La Ville de Marseille poursuit sa politique de renaturation des espaces publics et de réhabilitation des parcs et jardins avec des actions marquées cette année. En cette rentrée 2023, Nassera Benmarnia, adjointe au maire en charge des espaces verts, nous a accordé un entretien.
Marseille, ville plus verte. C’est suivant ce pilier du triptyque devenu son slogan de campagne que l’équipe municipale poursuit sa politique de verdissement de la cité phocéenne. 2022 a permis de mettre en œuvre une nouvelle stratégie pour co-construire ce Marseille vert avec les habitants et les services à travers notamment de nombreuses concertations publiques. « En 2023, nous entamerons aussi la grande végétalisation de Marseille », annonçait le maire de Marseille, début janvier à l’occasion de ses vœux à la presse.
L’année sera, en effet, marquée par le renforcement des actions en faveur du retour de la nature en ville, avec par exemple la poursuite des travaux de réhabilitation puis l’ouverture au public de plusieurs jardins et squares. Mais aussi avec le lancement de l’ambitieux plan arbres, revu à la hausse. Le cabinet d’études interne de la direction des parcs et jardins a également engagé une réflexion sur d’autres manières de planter pour optimiser la gestion de l’eau.
Nassera Benmarnia, adjointe en charge des espaces verts et du retour de la nature en ville, nous expose sa vision et détaille quelques sujets clés pour faire germer ce Marseille plus verdoyant.
La Ville prévoit de planter 308 000 plants forestiers, dont 8 000 arbres d’ici à la fin du mandat.

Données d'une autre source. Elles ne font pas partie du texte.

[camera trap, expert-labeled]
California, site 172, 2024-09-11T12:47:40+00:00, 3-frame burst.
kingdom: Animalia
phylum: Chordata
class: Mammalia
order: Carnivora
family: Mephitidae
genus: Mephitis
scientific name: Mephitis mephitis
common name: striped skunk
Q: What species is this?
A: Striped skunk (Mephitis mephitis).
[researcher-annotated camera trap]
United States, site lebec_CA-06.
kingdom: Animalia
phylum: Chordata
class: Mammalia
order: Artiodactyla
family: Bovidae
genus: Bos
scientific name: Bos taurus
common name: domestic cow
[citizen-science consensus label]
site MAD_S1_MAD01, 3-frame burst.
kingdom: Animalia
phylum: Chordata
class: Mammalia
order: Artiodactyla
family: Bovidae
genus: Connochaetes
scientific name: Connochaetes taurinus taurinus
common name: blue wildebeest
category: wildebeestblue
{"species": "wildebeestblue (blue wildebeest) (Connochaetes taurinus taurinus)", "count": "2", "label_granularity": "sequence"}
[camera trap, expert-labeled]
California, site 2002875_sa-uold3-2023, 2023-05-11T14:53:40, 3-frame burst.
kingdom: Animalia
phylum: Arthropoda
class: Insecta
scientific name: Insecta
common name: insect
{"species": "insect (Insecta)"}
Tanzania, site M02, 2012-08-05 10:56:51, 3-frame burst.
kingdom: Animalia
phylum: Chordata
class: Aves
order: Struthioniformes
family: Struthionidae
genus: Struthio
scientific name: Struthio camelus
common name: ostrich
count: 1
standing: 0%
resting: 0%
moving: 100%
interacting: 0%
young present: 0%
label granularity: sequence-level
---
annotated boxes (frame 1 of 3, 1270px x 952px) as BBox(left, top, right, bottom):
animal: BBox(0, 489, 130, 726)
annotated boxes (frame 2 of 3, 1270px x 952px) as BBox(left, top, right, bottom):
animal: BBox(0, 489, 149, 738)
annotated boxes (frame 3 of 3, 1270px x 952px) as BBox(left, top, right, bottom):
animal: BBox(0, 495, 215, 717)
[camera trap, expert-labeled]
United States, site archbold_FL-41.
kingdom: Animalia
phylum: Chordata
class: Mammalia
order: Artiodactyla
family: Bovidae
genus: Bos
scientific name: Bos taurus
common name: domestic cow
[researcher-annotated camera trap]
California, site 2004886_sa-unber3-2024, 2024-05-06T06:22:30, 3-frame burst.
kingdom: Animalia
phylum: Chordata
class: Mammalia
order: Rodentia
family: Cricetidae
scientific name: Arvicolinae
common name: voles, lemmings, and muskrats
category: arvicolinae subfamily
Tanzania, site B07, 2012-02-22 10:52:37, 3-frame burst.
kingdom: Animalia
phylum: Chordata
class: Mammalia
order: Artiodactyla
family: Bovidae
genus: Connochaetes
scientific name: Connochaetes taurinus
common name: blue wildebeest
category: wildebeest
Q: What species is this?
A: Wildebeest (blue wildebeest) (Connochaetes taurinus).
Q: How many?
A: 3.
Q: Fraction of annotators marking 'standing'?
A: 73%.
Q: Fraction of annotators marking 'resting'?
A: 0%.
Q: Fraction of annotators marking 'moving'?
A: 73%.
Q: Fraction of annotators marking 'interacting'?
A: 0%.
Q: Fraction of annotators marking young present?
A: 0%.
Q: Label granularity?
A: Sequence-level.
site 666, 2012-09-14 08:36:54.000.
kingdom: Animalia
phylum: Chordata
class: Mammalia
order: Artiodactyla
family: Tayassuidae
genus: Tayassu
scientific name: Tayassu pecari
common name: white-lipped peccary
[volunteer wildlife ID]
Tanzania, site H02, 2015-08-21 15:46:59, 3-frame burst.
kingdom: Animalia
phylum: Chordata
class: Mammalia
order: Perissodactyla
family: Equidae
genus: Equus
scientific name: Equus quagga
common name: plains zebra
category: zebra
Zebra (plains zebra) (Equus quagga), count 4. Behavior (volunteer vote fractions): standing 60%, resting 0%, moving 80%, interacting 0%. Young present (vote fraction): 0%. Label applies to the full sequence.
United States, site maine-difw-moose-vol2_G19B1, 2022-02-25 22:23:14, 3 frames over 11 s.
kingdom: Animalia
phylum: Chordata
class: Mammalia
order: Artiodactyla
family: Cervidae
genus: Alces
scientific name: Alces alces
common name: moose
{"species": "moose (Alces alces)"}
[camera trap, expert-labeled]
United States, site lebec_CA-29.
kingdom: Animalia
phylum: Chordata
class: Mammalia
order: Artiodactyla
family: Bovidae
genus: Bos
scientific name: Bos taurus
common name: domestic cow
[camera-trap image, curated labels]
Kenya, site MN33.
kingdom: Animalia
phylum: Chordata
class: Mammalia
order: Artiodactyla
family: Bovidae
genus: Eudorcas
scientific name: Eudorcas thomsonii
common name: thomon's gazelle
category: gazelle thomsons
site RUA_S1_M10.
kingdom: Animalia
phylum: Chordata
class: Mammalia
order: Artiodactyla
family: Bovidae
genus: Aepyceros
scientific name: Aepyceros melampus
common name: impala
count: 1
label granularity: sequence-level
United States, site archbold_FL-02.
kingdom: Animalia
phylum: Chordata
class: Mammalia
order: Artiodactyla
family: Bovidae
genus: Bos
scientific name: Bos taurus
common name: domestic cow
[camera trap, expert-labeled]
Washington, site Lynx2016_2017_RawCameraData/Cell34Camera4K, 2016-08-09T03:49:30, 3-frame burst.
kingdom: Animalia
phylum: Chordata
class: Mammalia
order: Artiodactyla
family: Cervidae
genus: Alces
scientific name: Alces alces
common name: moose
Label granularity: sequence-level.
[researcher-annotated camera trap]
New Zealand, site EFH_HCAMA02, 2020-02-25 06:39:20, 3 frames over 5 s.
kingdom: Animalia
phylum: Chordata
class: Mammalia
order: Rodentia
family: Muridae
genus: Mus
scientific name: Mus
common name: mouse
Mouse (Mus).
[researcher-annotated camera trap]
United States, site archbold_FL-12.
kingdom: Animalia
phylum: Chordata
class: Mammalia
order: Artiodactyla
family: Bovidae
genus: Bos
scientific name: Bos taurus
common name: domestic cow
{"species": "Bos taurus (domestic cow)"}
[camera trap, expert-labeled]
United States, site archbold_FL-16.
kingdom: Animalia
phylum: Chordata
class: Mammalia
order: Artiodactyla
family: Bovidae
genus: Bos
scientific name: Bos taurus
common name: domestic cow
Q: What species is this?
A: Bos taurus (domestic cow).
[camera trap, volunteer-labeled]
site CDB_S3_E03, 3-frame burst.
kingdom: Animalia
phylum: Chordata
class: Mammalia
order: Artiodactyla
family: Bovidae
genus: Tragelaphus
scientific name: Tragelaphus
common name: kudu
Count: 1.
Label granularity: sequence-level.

Pouvez-vous nous donner des précisions sur le plan arbres ?
Les arbres sont des alliés pour adapter la ville aux changements climatiques et à la crise de la biodiversité. C’est un projet qui va nous permettre d’intervenir sur l’ensemble du patrimoine municipal (parcs, jardins, écoles, cimetières, centre municipal d’animation, équipements sportifs…). Nous sommes partis de l’existant et selon les usages des équipements, nous planterons différemment.
Nous envisageons 8 000 arbres de belle stature, avec des troncs de 20 centimètres de large et de 2 à 2,50 mètres de hauteur. Ensuite, des buissons et des plantations de moins grande envergure (25 à 35 centimètres de haut), mais qui prendront toute leur place sur le domaine communal. Ça permettra également d’améliorer la fonctionnalité écologique des habitats. Selon les lieux, nous aurons des arbres d’alignement, des clairières ou des bosquets qui auront leurs fonctions.
Il est prévu de planter 5 500 arbres dans les parcs et jardins, 2 200 dans les écoles, crèches et centres d’animation (CMA) et 200 000 plants forestiers. Les terrains sportifs sont aussi concernés, avec 300 arbres et 100 000 plants forestiers, pour lesquels on aura aussi un autre mode de plantation en bordure.
Quelles essences d’arbres avez-vous choisies ?
On a choisi des essences d’arbres peu consommatrices d’eau, qui apportent de la fraîcheur, qui transpirent… Une palette d’arbres très diversifiée de la Provence calcaire (chênes vert, blanc, micocouliers de Provence, mûriers, érables…) et des arbres urbains comme des platanes et certaines espèces de tilleuls.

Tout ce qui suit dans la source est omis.